Spatial reasoning dataset excerpts:
▽

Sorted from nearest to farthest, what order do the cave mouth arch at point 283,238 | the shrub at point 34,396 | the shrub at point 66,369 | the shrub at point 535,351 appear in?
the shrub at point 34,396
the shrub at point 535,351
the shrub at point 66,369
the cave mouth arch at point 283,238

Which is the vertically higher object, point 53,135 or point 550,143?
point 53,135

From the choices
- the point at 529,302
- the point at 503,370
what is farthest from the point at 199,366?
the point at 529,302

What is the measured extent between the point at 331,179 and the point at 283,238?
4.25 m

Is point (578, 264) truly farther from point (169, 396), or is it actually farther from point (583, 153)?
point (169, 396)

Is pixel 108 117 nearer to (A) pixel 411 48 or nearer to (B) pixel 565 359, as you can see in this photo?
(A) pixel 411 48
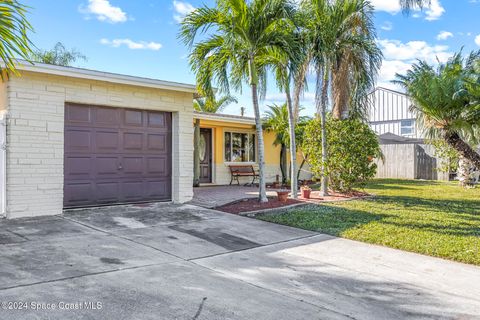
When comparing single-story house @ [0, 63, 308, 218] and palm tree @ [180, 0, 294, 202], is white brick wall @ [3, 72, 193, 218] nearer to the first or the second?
single-story house @ [0, 63, 308, 218]

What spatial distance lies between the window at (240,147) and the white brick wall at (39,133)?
7644 millimetres

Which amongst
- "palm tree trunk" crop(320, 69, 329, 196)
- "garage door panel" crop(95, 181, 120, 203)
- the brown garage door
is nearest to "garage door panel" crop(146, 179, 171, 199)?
the brown garage door

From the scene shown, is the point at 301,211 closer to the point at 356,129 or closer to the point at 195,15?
the point at 356,129

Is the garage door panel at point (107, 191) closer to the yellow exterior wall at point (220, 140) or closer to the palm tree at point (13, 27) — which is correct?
the palm tree at point (13, 27)

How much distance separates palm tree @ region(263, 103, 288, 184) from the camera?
603 inches

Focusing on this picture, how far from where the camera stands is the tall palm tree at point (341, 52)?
10.8 metres

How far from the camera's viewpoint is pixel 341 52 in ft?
39.3

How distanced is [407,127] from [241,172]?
57.2 ft

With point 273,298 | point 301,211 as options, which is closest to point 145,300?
point 273,298

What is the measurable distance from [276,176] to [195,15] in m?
9.59

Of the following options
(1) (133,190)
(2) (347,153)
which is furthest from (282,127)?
(1) (133,190)

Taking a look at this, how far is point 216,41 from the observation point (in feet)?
32.6

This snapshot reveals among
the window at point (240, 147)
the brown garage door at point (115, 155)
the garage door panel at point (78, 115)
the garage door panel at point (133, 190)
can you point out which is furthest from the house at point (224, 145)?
the garage door panel at point (78, 115)

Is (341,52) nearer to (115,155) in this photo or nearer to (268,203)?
(268,203)
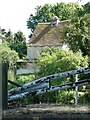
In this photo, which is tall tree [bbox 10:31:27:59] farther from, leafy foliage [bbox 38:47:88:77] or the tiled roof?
leafy foliage [bbox 38:47:88:77]

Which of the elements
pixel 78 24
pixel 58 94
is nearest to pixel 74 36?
pixel 78 24

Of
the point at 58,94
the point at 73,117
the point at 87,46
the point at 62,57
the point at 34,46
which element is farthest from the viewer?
the point at 34,46

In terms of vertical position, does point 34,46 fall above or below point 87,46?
above

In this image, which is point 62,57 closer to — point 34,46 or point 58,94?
point 58,94

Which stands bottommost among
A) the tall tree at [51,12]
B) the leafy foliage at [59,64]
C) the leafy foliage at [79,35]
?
the leafy foliage at [59,64]

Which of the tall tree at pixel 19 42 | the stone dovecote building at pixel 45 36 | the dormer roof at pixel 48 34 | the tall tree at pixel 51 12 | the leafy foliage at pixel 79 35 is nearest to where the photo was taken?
the leafy foliage at pixel 79 35

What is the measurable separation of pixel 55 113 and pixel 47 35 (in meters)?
39.0

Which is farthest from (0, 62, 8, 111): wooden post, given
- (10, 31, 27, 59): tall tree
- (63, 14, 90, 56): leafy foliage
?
(10, 31, 27, 59): tall tree

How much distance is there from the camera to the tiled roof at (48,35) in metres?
39.0

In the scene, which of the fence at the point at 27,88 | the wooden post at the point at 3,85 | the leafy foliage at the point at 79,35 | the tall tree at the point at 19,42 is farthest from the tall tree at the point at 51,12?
the wooden post at the point at 3,85

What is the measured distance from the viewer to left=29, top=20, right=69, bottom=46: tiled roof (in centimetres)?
3897

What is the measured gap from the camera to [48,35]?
Answer: 41656mm

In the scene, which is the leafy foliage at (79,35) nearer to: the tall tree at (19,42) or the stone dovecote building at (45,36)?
the stone dovecote building at (45,36)

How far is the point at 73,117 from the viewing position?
2.56 m
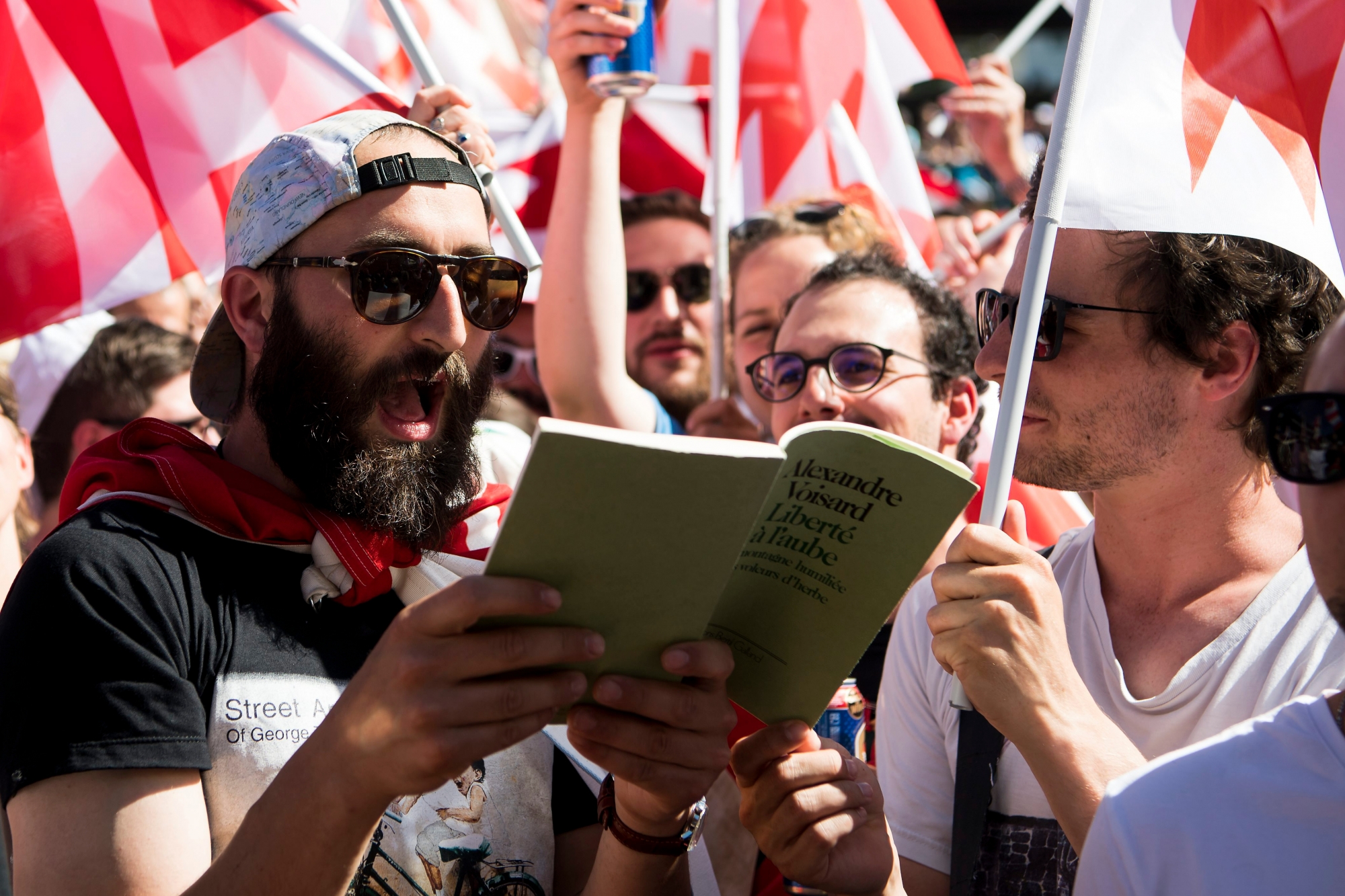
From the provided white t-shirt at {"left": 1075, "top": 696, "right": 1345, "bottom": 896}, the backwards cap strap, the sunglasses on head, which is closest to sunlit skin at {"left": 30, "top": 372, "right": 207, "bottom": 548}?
the backwards cap strap

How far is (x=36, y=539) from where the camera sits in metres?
3.77

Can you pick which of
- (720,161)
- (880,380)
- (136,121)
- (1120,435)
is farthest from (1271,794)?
(136,121)

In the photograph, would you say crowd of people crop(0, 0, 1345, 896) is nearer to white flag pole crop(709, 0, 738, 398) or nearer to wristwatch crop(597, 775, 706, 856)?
wristwatch crop(597, 775, 706, 856)

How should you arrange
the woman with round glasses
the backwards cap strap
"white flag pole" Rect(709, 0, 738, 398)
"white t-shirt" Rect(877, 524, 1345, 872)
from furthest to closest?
"white flag pole" Rect(709, 0, 738, 398), the woman with round glasses, the backwards cap strap, "white t-shirt" Rect(877, 524, 1345, 872)

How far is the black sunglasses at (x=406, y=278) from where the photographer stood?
203cm

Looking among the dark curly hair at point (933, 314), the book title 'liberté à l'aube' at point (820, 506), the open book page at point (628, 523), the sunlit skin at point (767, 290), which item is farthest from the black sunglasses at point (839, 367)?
the open book page at point (628, 523)

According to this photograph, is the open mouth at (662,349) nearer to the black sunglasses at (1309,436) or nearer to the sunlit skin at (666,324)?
the sunlit skin at (666,324)

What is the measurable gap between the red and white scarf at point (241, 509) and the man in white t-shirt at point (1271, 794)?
1.02 metres

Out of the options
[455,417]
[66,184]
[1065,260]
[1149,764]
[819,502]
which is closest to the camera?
[1149,764]

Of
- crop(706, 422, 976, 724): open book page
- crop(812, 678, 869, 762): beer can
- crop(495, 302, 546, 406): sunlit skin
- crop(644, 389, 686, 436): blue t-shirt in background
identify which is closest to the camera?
crop(706, 422, 976, 724): open book page

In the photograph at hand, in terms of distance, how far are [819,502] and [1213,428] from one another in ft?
3.70

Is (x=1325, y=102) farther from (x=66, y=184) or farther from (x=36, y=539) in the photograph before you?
(x=36, y=539)

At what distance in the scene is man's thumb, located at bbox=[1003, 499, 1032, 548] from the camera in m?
2.00

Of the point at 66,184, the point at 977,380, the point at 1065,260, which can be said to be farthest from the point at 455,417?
the point at 977,380
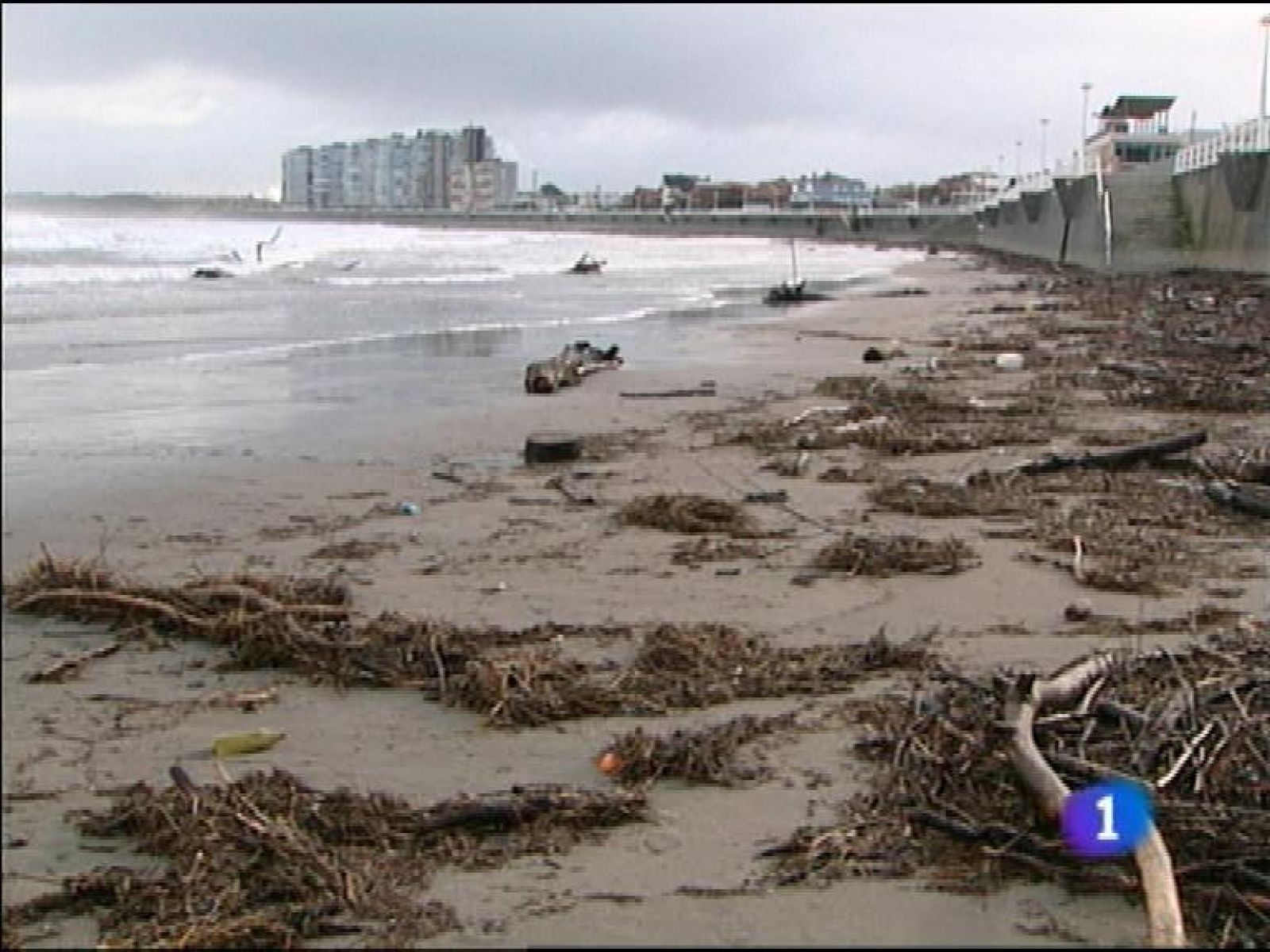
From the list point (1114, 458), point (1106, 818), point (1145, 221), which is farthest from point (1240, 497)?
point (1145, 221)

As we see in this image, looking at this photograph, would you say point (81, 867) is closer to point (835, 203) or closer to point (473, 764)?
point (473, 764)

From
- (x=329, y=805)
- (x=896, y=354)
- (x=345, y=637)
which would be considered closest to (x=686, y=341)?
(x=896, y=354)

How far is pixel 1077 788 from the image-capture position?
3838 millimetres

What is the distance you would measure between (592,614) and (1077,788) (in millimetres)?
2802

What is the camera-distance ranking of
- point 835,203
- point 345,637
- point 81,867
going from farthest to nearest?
point 835,203, point 345,637, point 81,867

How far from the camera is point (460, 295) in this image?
33.5 metres

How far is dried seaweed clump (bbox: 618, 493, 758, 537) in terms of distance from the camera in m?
7.94

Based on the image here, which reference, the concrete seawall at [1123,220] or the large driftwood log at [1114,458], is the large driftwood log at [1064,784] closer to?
the concrete seawall at [1123,220]

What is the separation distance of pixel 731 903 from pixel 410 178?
17.5 metres

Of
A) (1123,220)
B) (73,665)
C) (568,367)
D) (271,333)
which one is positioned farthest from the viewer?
(1123,220)

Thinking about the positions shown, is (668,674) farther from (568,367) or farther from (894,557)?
(568,367)

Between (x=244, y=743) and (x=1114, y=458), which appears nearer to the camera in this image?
(x=244, y=743)

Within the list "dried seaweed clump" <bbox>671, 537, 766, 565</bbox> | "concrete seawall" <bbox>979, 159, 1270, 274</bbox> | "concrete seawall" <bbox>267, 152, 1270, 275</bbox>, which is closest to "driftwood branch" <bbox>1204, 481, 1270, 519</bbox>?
"dried seaweed clump" <bbox>671, 537, 766, 565</bbox>

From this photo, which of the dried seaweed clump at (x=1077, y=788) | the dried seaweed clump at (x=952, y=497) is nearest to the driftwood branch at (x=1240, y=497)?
the dried seaweed clump at (x=952, y=497)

△

*What you are asked to do*
Please copy the records from the start through the line with "7644 millimetres", substituting "measured distance" for "measured extent" and keeping everything else unchanged. Leave the pictures out of your answer.

*Solved problem*
Sorted from nearest to farthest, what order do the cave mouth arch at point 283,238 | the shrub at point 34,396 | the shrub at point 66,369 | the shrub at point 535,351 appear in?
the shrub at point 34,396
the shrub at point 535,351
the shrub at point 66,369
the cave mouth arch at point 283,238

Which is the vertically higher object, point 53,135 or point 550,143?
point 53,135

From the choices
- the point at 529,302
- the point at 503,370
what is farthest from the point at 199,366?
the point at 529,302

What is the measured distance between the point at 331,179 and the point at 283,238?
4.25 m

Is point (578, 264) truly farther from point (169, 396), or is it actually farther from point (583, 153)?
point (169, 396)

Is pixel 108 117 nearer to (A) pixel 411 48 or nearer to (B) pixel 565 359, as you can see in this photo?
(A) pixel 411 48
When comparing single-story house @ [0, 63, 308, 218] and palm tree @ [180, 0, 294, 202], is white brick wall @ [3, 72, 193, 218] nearer to the first or the second?
single-story house @ [0, 63, 308, 218]

What spatial distance lies between the window at (240,147) and the white brick wall at (39,133)?
7644 millimetres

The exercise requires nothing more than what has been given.